Wakil Fraksi Otsus di DPRD Papua Barat, Mudasir Bogra yang hadir di tengah-tengah aksi massa itu mengatakan, sebagai wakil rakyat pihaknya turut merasakan penderitaan yang dialami rakyat Papua. “Sebagai orang Papua kami juga merasakan apa yang dirasakan saat ini,” kata Mudasir Bogra.
Bogra mengatakan bahwa perjuangan yang ia lakukan berada pada porsi yang berbeda. Berada di DPR Papua Barat memperjuangkan hak rakyat Papua melalui kebijakan yang berpihak.
“Terus terang saya bukan ketua, saya hanya anak buah. Tapi sebagai anak Papua, saya merasa harus datang untuk berkomunikasi dengan pihak keamanan agar aksi ini jangan ada kekerasan, ” katanya
Berikut lima poin seruan yang dibacakan kordinator Aksi, Luti Selam;
1. Tidak Sah semua klaim yang dibuat oleh pemerintah Indonesia mengenai status tanah Papua sebagai bagian integral dari Negara Kesatuan Republik Indonesia karena tidak memiliki bukti- bukti sejarah yang otentik, murni dan sejati dan bahwa bangsa Papua Barat telah sungguh-sungguh memiliki kedaulatan sebagai suatu bangsa yang merdeka, sederajat dengan bangsa- bangsa lain di muka bumi sejak Tanggal 1 Desember 1961.
2. Rakyat West Papua secara tegas menolak hasil-hasil Pepera 1969, karena dilakukan atas dasar New York Agreement yang cacat moral dan cacat hukum. Dilaksanakan dalam suasana penindasan di luar batas-batas perikemanusiaan, peniadaan hak dan kebebasan berpendapat bangsa Papua, dan dilakukan dengan cara-cara yang represif dan tidak demokratis. Bangsa Papua mempunyai hak untuk menentukan masa depannya untuk menentukan nasib sendiri untuk merdeka dan berdaulat secara politik, hukum dan ekonomi.

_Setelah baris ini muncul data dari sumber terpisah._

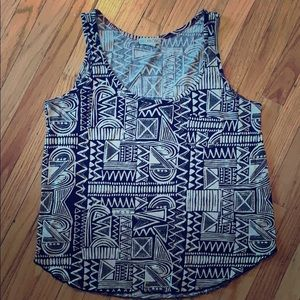 Tribal cotton Billabong tank! Great for summer!
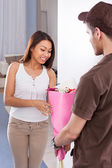 Woman Receiving Bouquet From Delivery Man — Stock Photo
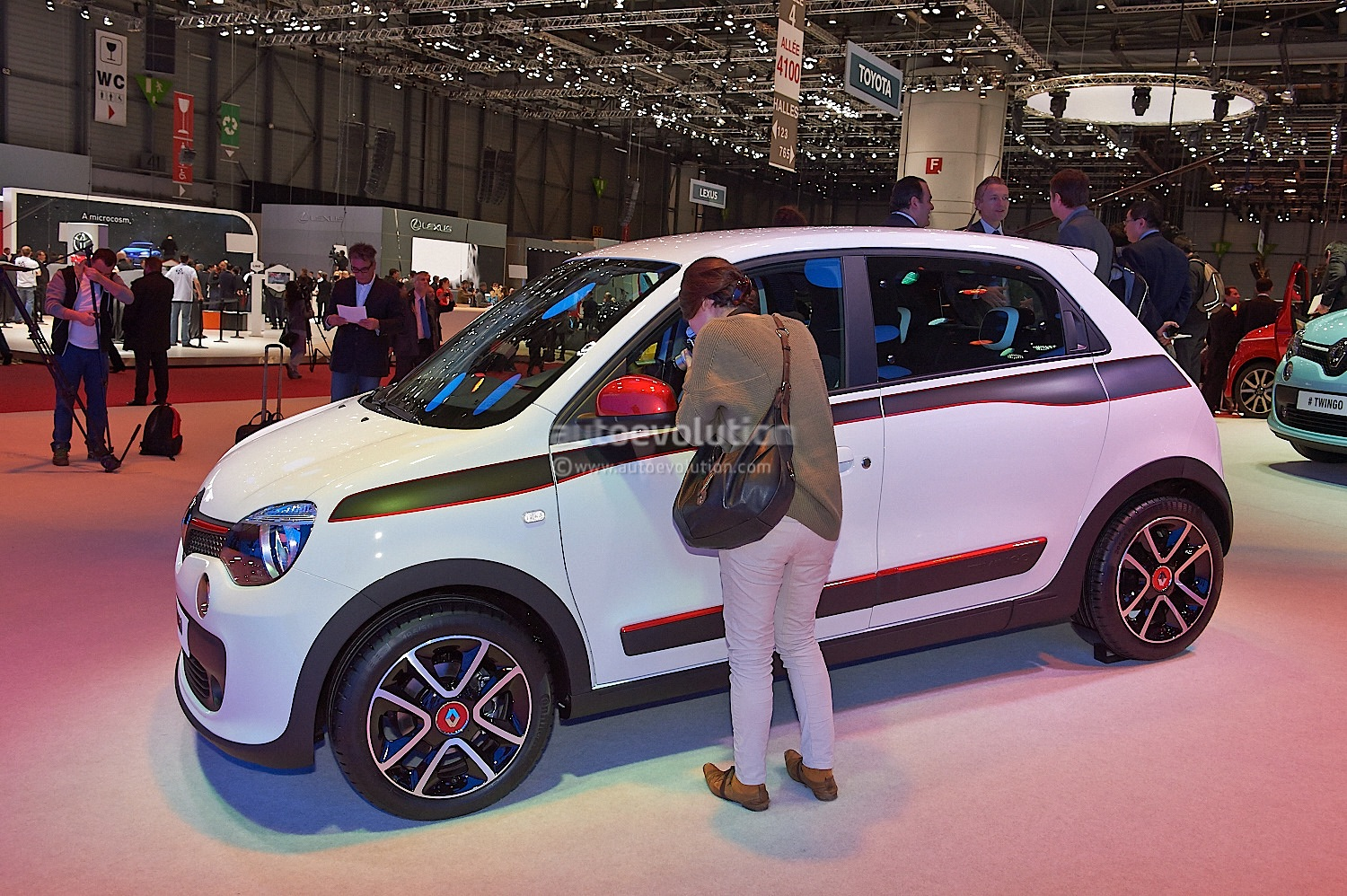 this is what the new renault twingo 39 s engine looks like. Black Bedroom Furniture Sets. Home Design Ideas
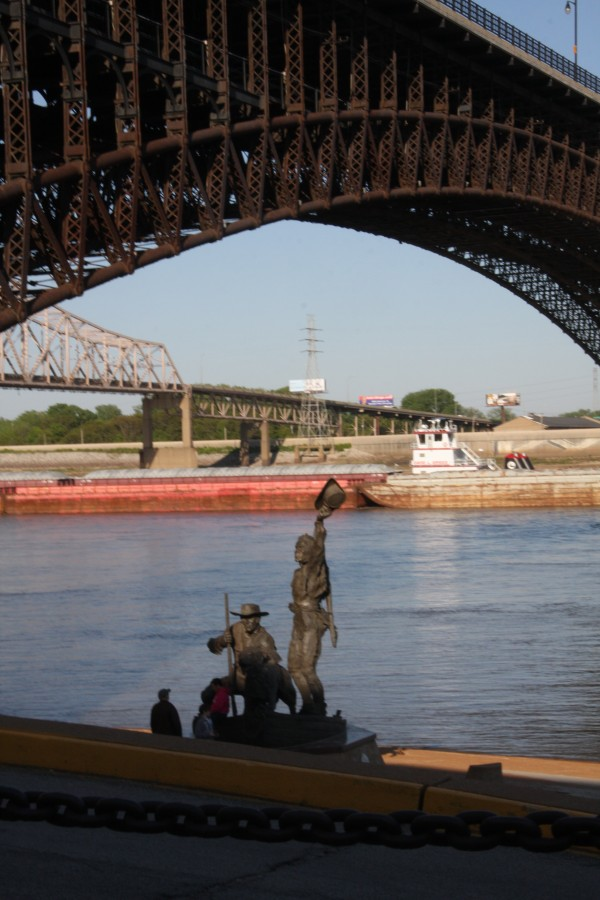 Lewis & Clark statue on the Mississippi Riverfront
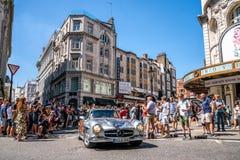 Carro clássico de Mercedes SL em Londres imagem de stock royalty free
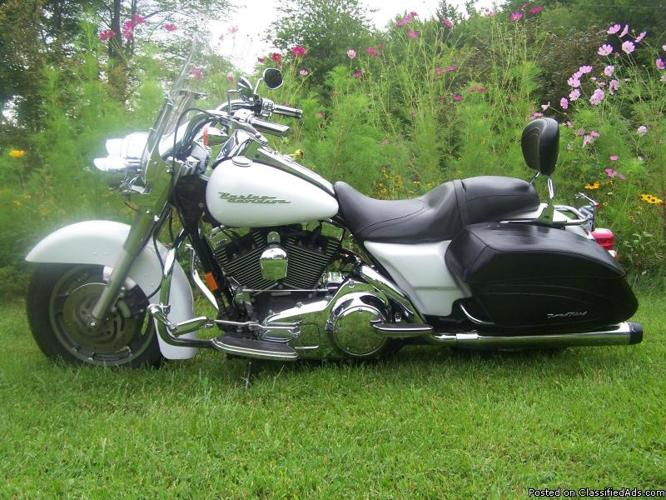 2007 road king custom FLHRS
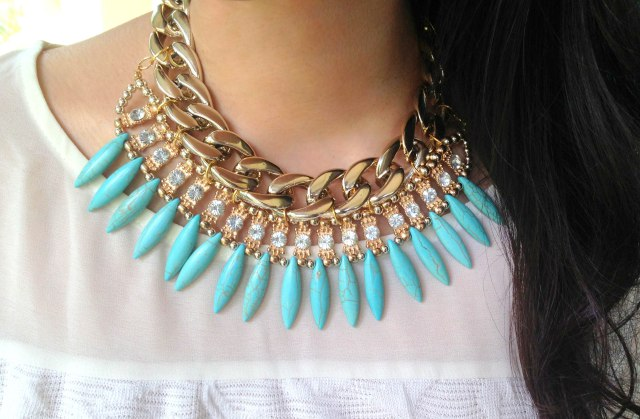 Revamped statement necklace
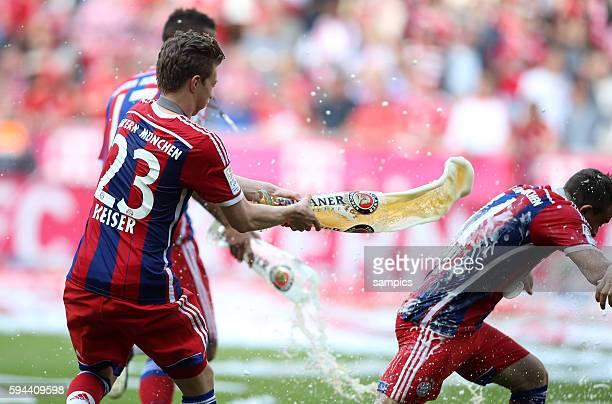 Mitchell Elijah Weiser duscht Xherdan Shaqiri mit Weißbier FC Bayern München feiert die 24 deutsche Meisterschaft Fussball Bundesliga FC Bayern...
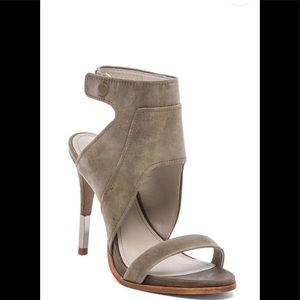Pour la Victoire Venga grey fog/silver heels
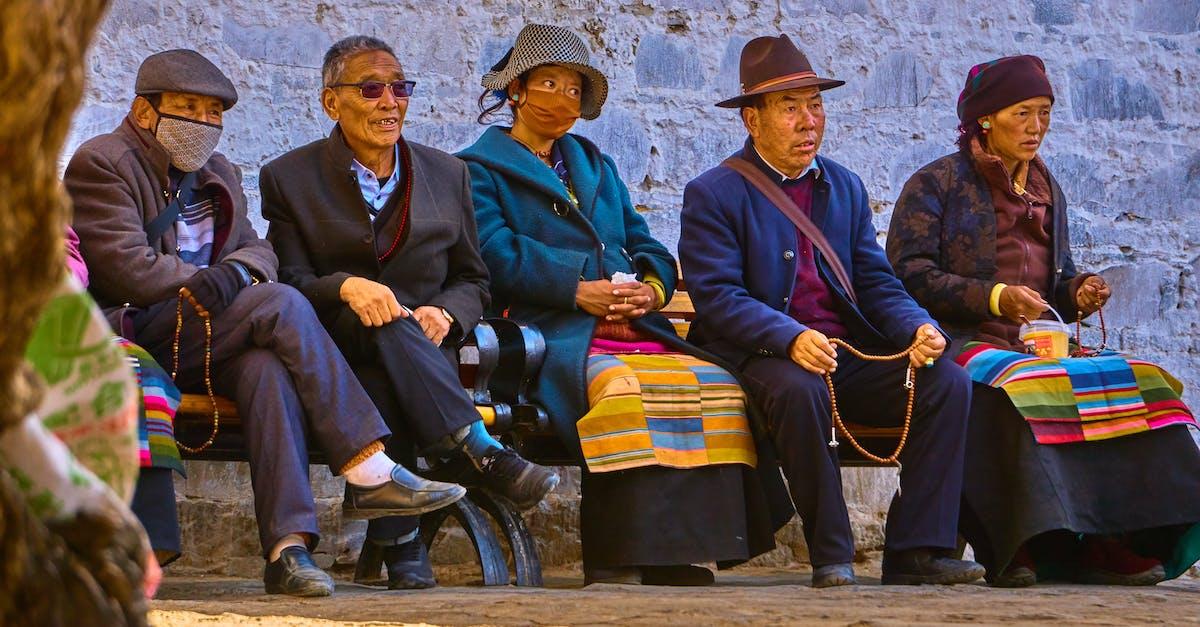 можете прийти показать фото людей тибетцев стакане кубиками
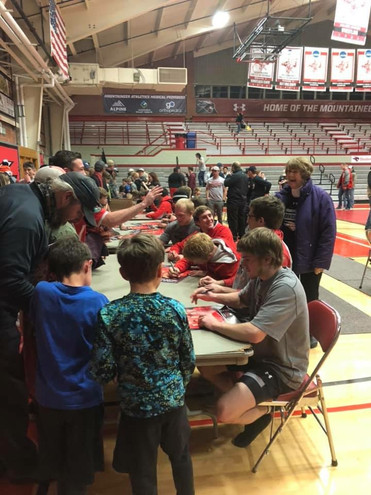 College/Club teams signing autographs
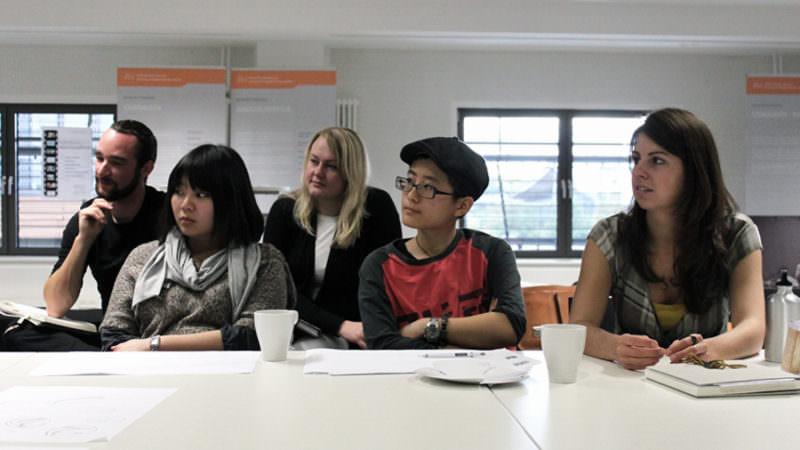 Studenten beim Master-Interview - Design und Medien HsHannover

3. West Papua Zona Darurat Militer, segera hentikan operasi militer di West Papua dan tarik militer organik dan non organik dari West Papua. TPNPB (West Papua) dan TNI/Polri (Indonesia) segera lakukan gencatan senjata demi mewujudkan perundingan politik yang dimediasi oleh phak ketiga yang netral.
4. Indonesia segera buka akses terhadap Jurnalis Internasional masuk ke West Papua.
5. Indonesia segera menempatinya janjinya kepada Ketua Dewan HAM PBB di Jakarta pada 2018 untuk memberikan akses kunjungan Dewan HAM PBB di West Papua.